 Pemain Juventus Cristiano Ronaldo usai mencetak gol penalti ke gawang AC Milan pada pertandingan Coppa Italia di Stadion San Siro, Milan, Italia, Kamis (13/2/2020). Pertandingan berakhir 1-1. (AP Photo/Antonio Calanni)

#####

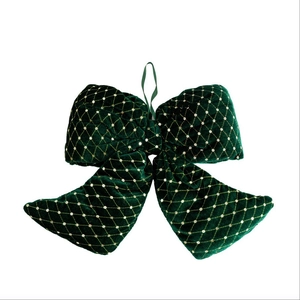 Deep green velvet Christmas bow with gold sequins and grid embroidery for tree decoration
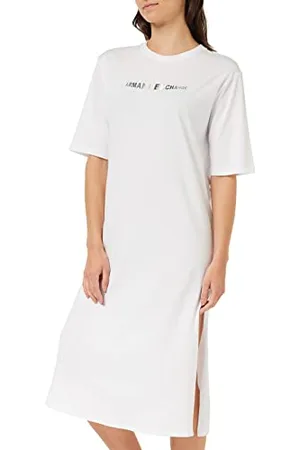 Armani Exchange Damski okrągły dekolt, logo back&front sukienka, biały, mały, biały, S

#####

Task requirements = Among the entries above, locate the line with "Deep green velvet" and the line with "Armani Exchange Damski". Give those two lines and all lines between them again, exactly, leaving out the pictures.

Exercise answer =
 Deep green velvet Christmas bow with gold sequins and grid embroidery for tree decoration
 Armani Exchange Damski okrągły dekolt, logo back&front sukienka, biały, mały, biały, S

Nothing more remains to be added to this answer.